Thursday, August 11, 2011

Taum Santoski II

'Aphorisms Towards a Poetics of Fantasy'

2. The events in Tolkien's mythos are located in a world related to but not identical with the present physical world. Nor is Middle-earth a mirror-image world reflecting back the common [>ordinary], but contains its own reality, its own flow of events, its own languages, customs and patterns of behavior, which impinge very efectively, but with a newness and nowness, upon our world.


--Taum Santoski, circa 1984

3 comments:

David Bratman said...

The first question I'd like to ask Taum is what does "related to but not identical with" mean? Is it different only in the sense that you can't step into the same river twice? Or does it mean that while the history of Arda purportedly belongs to the backstory of our world, it doesn't actually fit? Or was Taum one of those who believes it's a different, parallel world?

Ian & Anke Collier said...

I find David's comment interesting (I must admit that I'd read this one through a few times to make sense of it), but my understanding is that by 'related but not identical with' Taum is saying that Middle-earth springs from Tolkien's experience and knowledge of the primary world. So that it's not a copy or clone but a descendent in that it has similarities and differences.
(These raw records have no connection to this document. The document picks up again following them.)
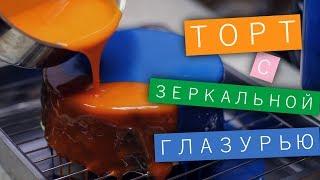 Муссовый торт с зеркальной глазурью, ч.2 / Рецепты и Реальность / Вып. 191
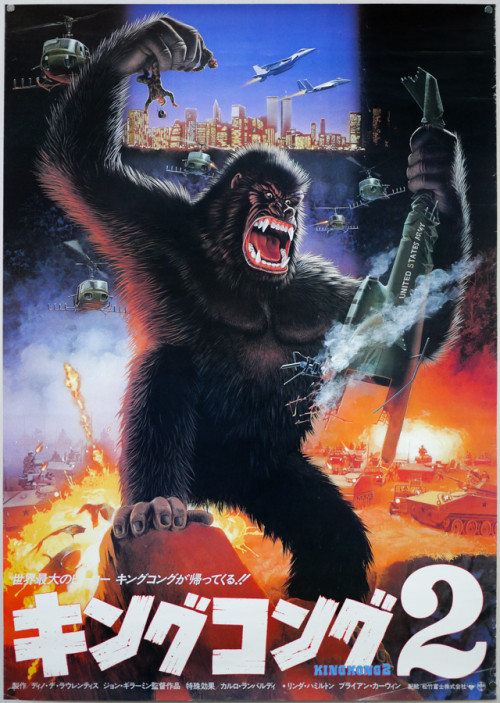 king_kong_lives_poster_1986_03.jpg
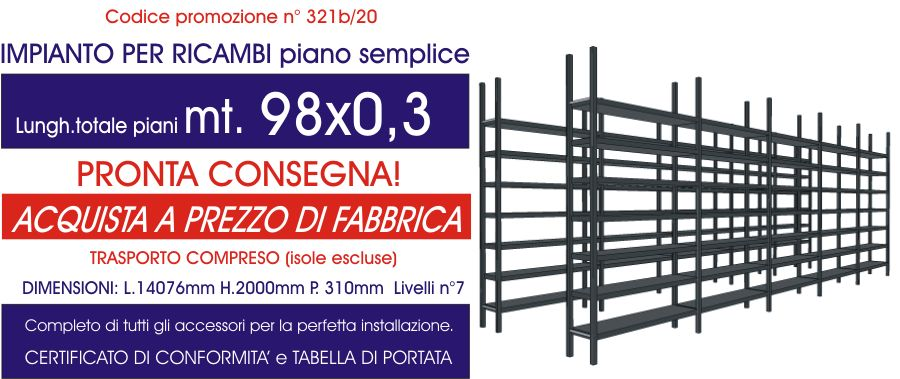 offerta scaffali industriali per ricambi solo piano 98 metri E40 euroscaffale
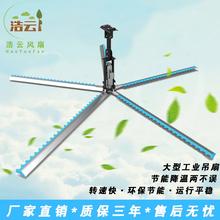 深圳大功率风扇批发价格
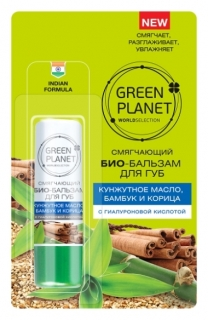 Био - бальзам для губ смягчающий с гиалуроновой кислотой  Зеленая планета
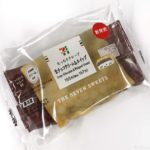 セブンイレブンの『もっちりクレープ生チョコクリーム&ホイップ』が超おいしい!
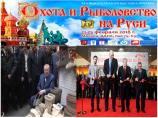 Выставка «Охота и рыболовство на Руси» была скучной? Жириновского заинтересовали только валенки!
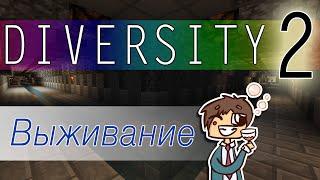 Diversity 2 → Выживание ч.2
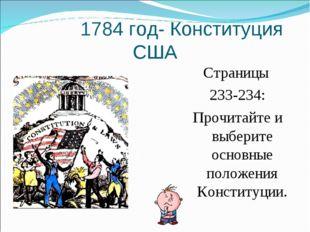 1784 год- Конституция США Страницы 233-234: Прочитайте и выберите основные п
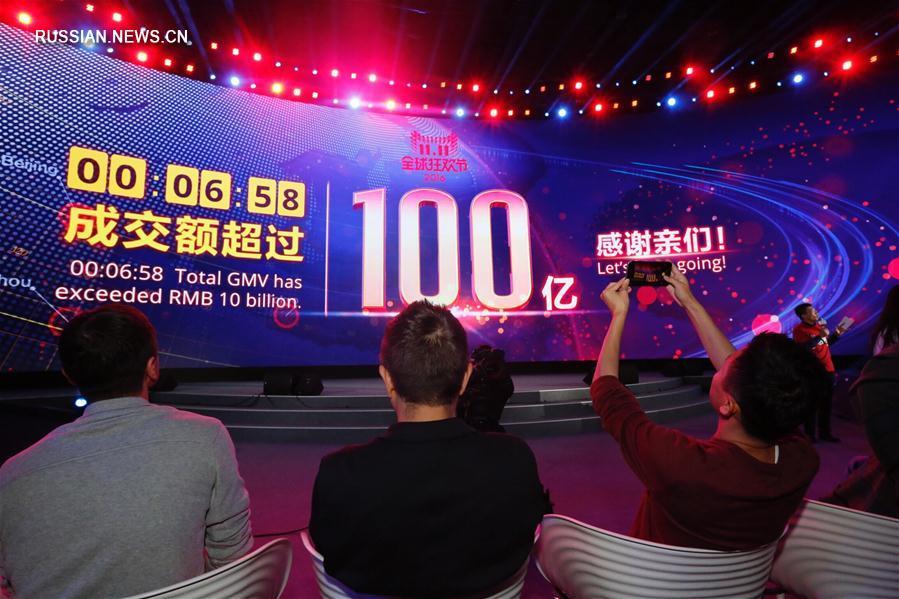 """Менее чем за 7 минут объем сделок в рамках глобальной онлайн-распродажи """"дня холостяка"""" на платформе Tmall достиг 10 млрд юаней"""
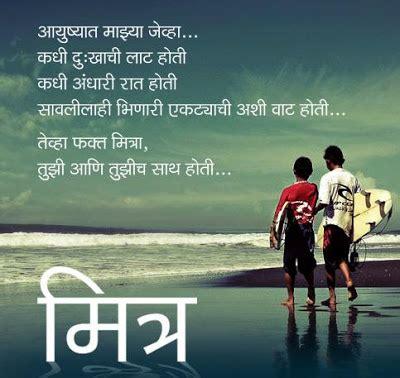 friendship greeting card marathi  boyfriend  quotes images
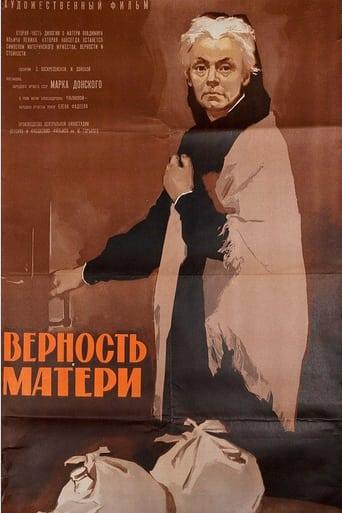 Poster of Верность матери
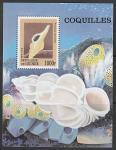 Гвинея 1998 год. Морские раковины, блок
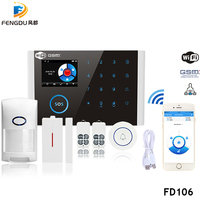 2019 Newest Home Security Alarm System Touch Screen WiFi GSM Wireless Intelligent Alarme Home Anti theft Protection Alarm System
If indeed that makes sense to anyone beyond me.

Ian Collier

Troels said...

It does make sense to me, but I think that there is more to it. That a Secondary World springs from the author's ‘experience and knowledge of the primary world’ is, I think, a general truth (possibly even a truism), but I think that Tolkien's world has an en stronger relation with the Primary World.

By placing the scene in our normal world, but in an imaginary historical period, Tolkien creates a situation where his world, in external fact, does derive from the Primary World (as does all sub-created secondary worlds), but where also our present world, in ‘internal’ fact, derives from Tolkien's Secondary World. This double relation is, I think, rather special to Tolkien's world.